Fewer people are staying within 10km of home despite Covid-19 restrictions, according to the latest data available.
The Central Statistics Office (CSO) has published the latest Staying Local Indicator (SLI) for the week ending March 26th.
Except for Monaghan, which shows no week on week change, all counties showed SLI decreases from the week ending March 19th, 2021 to the week ending March 26th, ranging from 1.6 per cent (Meath) to 0.2 per cent (Mayo).
Dublin continues to be the county with the highest percentage of the population staying local (79.2 per cent) during the week ending March 26th, reflecting its urbanised nature and access to services compared to other counties.
This is the ninth of an insight series on mobility produced by the CSO. The SLI provides daily estimated percentages of county populations that have stayed within 10km of home, averaged over the preceding seven days.

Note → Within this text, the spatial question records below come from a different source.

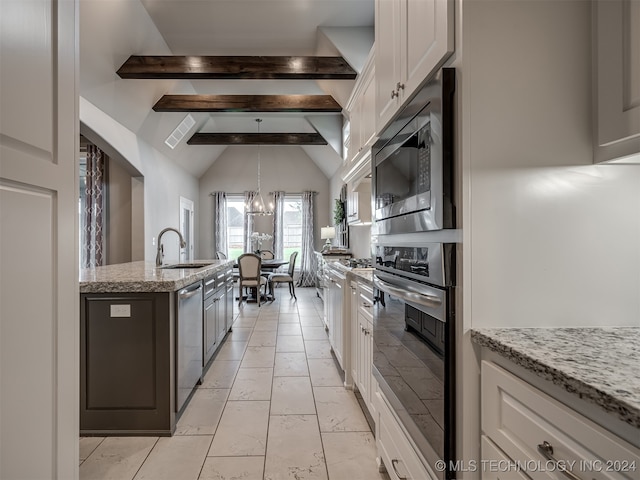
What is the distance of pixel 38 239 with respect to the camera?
2.83 feet

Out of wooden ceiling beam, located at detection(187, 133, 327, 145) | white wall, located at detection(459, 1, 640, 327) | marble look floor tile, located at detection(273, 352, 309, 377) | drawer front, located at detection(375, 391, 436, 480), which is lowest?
marble look floor tile, located at detection(273, 352, 309, 377)


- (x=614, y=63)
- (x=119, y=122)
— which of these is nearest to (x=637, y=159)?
(x=614, y=63)

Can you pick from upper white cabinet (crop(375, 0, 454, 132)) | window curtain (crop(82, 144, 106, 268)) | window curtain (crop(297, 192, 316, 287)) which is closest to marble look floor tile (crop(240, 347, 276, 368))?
upper white cabinet (crop(375, 0, 454, 132))

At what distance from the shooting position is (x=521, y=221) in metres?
0.98

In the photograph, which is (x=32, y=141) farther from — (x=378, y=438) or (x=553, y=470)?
(x=378, y=438)

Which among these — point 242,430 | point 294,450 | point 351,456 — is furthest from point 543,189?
point 242,430

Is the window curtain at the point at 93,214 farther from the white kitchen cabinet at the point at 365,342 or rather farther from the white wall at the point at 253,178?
the white kitchen cabinet at the point at 365,342

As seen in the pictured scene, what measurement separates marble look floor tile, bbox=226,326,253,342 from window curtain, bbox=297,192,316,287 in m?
4.23

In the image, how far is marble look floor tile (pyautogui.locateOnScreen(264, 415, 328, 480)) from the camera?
1819 millimetres

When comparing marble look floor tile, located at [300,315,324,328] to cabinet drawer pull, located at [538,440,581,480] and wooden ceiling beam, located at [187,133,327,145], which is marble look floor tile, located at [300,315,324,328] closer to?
wooden ceiling beam, located at [187,133,327,145]

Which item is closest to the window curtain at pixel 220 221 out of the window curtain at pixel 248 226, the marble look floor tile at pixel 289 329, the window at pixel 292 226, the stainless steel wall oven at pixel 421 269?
the window curtain at pixel 248 226

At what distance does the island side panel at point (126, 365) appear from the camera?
2164mm

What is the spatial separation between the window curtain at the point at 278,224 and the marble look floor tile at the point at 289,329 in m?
4.14

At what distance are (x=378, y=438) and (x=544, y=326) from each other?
120 centimetres
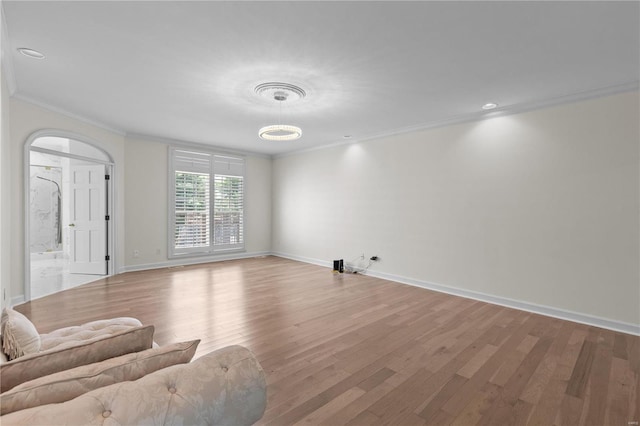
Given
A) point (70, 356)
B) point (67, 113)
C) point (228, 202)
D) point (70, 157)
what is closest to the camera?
point (70, 356)

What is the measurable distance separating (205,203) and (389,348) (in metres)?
5.55

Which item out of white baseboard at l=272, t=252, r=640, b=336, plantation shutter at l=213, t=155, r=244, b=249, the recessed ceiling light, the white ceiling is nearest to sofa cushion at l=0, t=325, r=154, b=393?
the white ceiling

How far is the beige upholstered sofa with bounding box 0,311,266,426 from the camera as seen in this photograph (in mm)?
771

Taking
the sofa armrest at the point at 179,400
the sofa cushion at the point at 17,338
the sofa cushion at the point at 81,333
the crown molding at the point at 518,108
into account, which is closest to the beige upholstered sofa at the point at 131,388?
the sofa armrest at the point at 179,400

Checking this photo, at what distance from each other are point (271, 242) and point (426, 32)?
6.65 meters

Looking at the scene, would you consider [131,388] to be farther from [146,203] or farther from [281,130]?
[146,203]

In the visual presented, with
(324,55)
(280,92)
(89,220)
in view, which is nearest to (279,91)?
(280,92)

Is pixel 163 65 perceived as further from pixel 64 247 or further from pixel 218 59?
pixel 64 247

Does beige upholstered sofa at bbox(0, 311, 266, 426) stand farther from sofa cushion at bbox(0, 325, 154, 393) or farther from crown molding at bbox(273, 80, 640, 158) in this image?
crown molding at bbox(273, 80, 640, 158)

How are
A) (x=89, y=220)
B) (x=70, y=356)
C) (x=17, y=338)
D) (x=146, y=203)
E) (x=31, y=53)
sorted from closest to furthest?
(x=70, y=356), (x=17, y=338), (x=31, y=53), (x=89, y=220), (x=146, y=203)

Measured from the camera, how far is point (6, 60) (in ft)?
9.48

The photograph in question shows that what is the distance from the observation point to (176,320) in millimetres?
3463

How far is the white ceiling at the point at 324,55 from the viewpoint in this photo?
2.20m

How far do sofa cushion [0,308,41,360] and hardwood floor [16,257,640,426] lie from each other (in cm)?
132
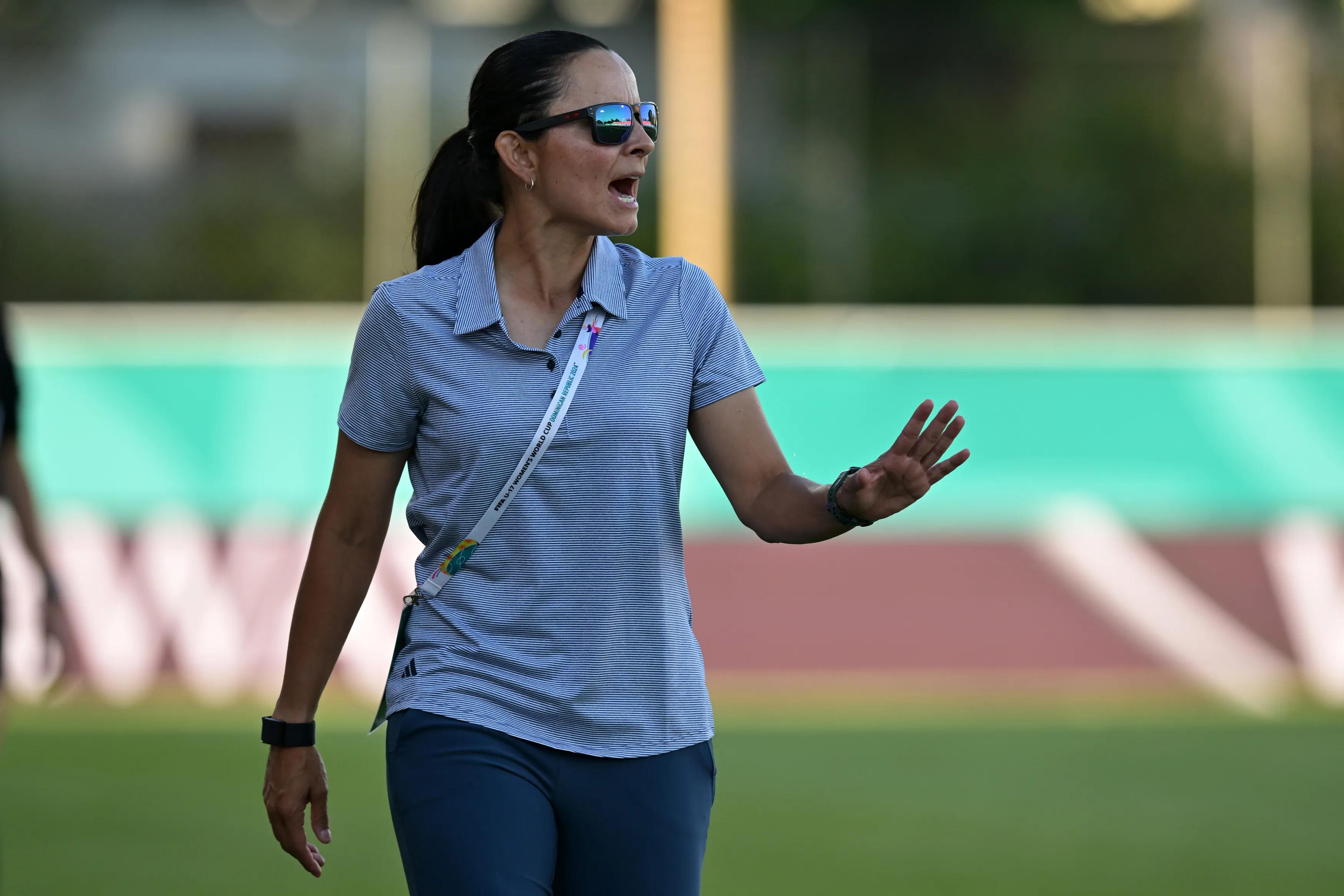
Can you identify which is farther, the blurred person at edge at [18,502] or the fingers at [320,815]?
the blurred person at edge at [18,502]

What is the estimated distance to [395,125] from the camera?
17.0 metres

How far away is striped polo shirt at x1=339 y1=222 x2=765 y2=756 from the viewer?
315 centimetres

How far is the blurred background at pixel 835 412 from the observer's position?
8117mm

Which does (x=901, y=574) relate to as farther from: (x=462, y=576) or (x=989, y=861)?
(x=462, y=576)

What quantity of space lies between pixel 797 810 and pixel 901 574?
3.29 meters

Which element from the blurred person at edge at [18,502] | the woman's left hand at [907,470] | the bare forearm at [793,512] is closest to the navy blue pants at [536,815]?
the bare forearm at [793,512]

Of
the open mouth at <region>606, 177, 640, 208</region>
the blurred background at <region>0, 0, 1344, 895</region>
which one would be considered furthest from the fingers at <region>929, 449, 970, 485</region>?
the blurred background at <region>0, 0, 1344, 895</region>

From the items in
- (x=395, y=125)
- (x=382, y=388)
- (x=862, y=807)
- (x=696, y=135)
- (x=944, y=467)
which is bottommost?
(x=862, y=807)

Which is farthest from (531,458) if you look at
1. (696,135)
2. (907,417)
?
(696,135)

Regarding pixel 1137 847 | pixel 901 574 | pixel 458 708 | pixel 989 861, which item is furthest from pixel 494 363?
pixel 901 574

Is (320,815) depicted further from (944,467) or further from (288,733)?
(944,467)

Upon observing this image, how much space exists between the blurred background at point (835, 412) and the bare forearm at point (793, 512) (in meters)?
3.26

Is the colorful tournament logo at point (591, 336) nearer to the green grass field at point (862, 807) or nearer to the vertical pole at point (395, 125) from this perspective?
the green grass field at point (862, 807)

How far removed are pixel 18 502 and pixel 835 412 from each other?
6365mm
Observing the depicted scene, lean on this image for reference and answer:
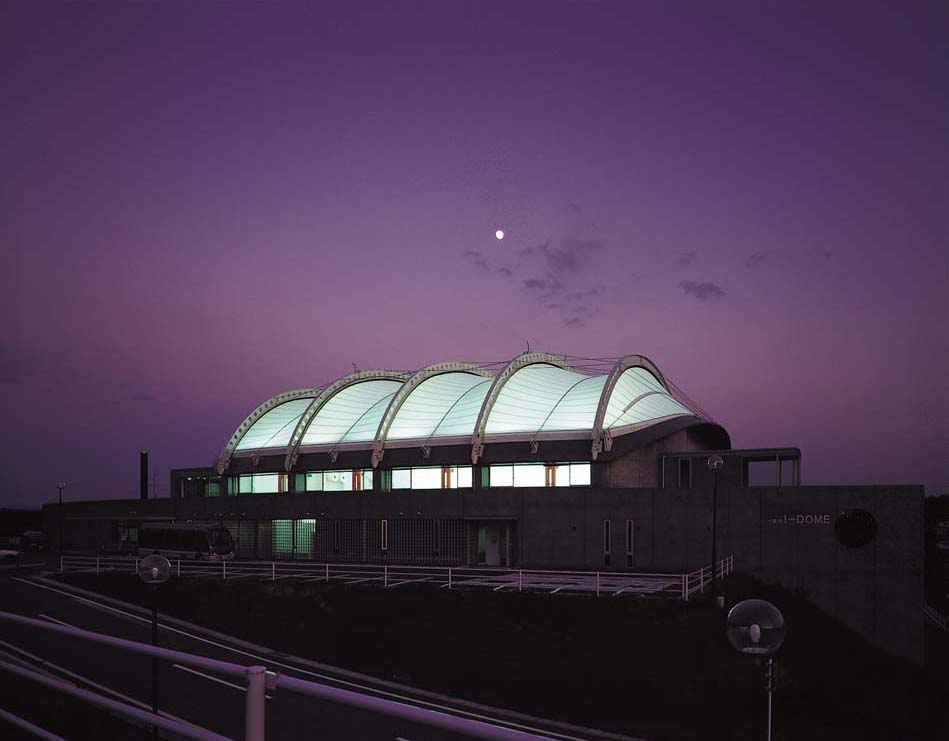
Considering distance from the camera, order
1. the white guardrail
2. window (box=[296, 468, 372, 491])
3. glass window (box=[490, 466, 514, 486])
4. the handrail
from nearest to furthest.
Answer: the handrail
the white guardrail
glass window (box=[490, 466, 514, 486])
window (box=[296, 468, 372, 491])

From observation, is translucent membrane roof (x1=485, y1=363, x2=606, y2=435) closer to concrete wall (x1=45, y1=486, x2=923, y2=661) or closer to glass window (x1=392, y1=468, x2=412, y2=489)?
concrete wall (x1=45, y1=486, x2=923, y2=661)

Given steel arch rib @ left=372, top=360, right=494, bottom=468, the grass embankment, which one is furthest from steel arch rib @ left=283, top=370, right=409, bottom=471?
the grass embankment

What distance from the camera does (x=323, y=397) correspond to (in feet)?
237

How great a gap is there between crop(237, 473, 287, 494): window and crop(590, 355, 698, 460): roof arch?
29.0 metres

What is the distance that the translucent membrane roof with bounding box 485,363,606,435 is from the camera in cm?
5922

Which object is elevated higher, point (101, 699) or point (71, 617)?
point (101, 699)

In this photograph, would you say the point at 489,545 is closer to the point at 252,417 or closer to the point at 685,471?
the point at 685,471

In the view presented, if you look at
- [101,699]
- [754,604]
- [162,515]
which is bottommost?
[162,515]

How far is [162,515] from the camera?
7288 cm

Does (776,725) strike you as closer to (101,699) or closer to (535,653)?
(535,653)

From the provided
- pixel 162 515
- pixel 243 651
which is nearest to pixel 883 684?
pixel 243 651

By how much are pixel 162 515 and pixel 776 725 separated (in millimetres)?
60065

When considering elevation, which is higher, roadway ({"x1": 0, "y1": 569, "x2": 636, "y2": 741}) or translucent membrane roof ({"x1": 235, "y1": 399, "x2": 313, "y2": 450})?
translucent membrane roof ({"x1": 235, "y1": 399, "x2": 313, "y2": 450})

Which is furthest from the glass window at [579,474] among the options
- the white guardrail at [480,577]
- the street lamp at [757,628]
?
the street lamp at [757,628]
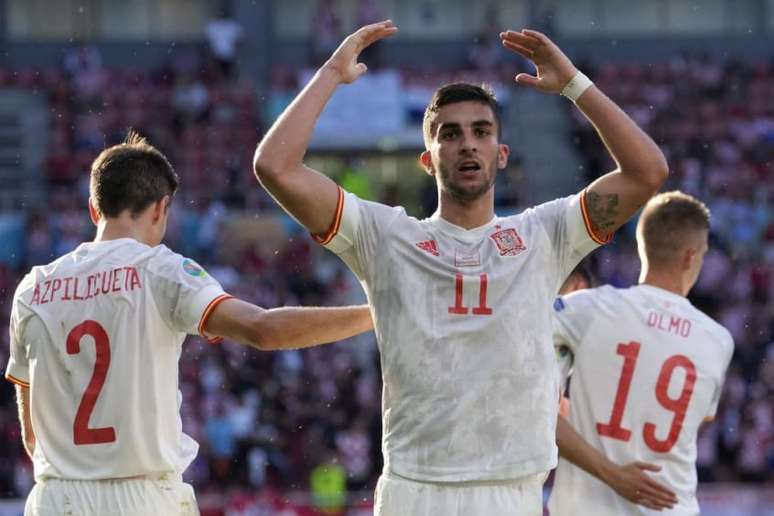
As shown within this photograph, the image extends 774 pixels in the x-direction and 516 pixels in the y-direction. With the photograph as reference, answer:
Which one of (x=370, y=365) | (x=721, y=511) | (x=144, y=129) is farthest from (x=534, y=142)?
(x=721, y=511)

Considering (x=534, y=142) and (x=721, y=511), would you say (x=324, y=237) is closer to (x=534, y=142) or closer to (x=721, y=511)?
(x=721, y=511)

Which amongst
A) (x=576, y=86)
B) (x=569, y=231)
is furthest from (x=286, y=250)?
(x=576, y=86)

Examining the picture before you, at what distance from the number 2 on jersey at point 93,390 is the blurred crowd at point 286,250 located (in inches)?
416

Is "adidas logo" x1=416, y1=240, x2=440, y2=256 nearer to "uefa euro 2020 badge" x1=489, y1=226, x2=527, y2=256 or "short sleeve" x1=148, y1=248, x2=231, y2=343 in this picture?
"uefa euro 2020 badge" x1=489, y1=226, x2=527, y2=256

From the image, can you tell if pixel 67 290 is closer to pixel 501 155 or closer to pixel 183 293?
pixel 183 293

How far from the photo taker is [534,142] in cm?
2944

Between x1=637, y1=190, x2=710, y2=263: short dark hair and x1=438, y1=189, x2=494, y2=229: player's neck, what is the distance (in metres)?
1.74

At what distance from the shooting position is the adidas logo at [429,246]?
18.4ft

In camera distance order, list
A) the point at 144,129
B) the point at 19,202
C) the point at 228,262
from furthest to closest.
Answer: the point at 144,129 → the point at 19,202 → the point at 228,262

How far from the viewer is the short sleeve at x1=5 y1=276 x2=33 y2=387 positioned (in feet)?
19.0

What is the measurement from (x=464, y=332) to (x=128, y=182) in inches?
55.4

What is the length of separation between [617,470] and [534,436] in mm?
1384

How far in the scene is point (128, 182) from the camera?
19.2 feet

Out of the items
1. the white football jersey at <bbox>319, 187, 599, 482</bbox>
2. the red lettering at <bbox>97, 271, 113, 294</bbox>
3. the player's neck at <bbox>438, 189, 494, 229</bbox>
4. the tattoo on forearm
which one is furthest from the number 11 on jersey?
the red lettering at <bbox>97, 271, 113, 294</bbox>
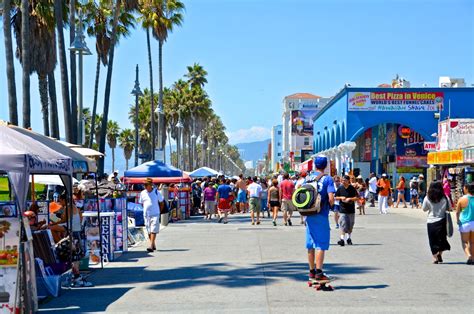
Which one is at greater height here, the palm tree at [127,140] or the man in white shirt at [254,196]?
the palm tree at [127,140]

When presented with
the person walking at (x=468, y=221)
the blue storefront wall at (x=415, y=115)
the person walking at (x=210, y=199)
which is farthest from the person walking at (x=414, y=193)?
the person walking at (x=468, y=221)

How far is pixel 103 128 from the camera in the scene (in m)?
36.6

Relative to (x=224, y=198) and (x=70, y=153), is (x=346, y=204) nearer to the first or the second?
(x=70, y=153)

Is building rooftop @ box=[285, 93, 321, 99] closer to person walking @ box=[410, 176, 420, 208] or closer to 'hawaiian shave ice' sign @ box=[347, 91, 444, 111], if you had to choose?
'hawaiian shave ice' sign @ box=[347, 91, 444, 111]

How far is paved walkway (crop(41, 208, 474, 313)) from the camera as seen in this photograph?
9.09m

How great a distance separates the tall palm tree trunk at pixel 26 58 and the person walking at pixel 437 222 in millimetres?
13932

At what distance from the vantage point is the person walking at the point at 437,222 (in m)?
13.0

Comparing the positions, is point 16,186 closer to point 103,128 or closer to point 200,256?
point 200,256

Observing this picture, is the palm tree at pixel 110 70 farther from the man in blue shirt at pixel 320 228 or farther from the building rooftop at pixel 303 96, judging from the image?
the building rooftop at pixel 303 96

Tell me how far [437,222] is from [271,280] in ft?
12.2

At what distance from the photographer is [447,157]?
3266 cm

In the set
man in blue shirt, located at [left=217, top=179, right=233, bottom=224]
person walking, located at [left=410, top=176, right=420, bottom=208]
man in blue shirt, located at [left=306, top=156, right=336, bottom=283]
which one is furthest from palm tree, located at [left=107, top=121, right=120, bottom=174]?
man in blue shirt, located at [left=306, top=156, right=336, bottom=283]

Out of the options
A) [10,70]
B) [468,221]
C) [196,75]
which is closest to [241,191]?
[10,70]

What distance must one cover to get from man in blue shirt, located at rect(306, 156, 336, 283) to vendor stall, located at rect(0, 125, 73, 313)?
12.1 feet
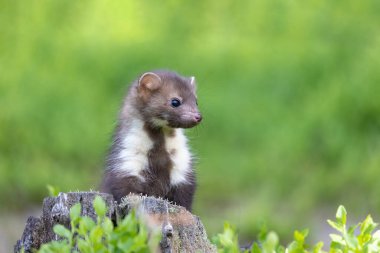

The SLI is based on statistical analysis of anonymised, aggregated, mobile phone activity records.
Data from Three Ireland is collated from anonymised data sets at a macro scale, aggregated at Electoral Division and provided to the Department of Health.
The scope of the arrangement between Three Ireland and the Department of Health is limited to informing the Government response to the Covid-19 pandemic only. This data feeds into wider selection of data used as part of the Covid-19 response.
Only aggregated statistical data is provided to the Department of Health. No personal data is provided.
Propensity to stay within 10km of residence tends to differ by county, as movement is impacted by local circumstances and conditions, such as access to services and levels of urbanisation.
For example, Dublin, with a high level of urbanisation, consistently shows the highest percentage of persons staying local, while Mayo and Roscommon, with relatively lower levels of urbanisation, are among the counties with the lowest percentage of persons staying within 10km of home.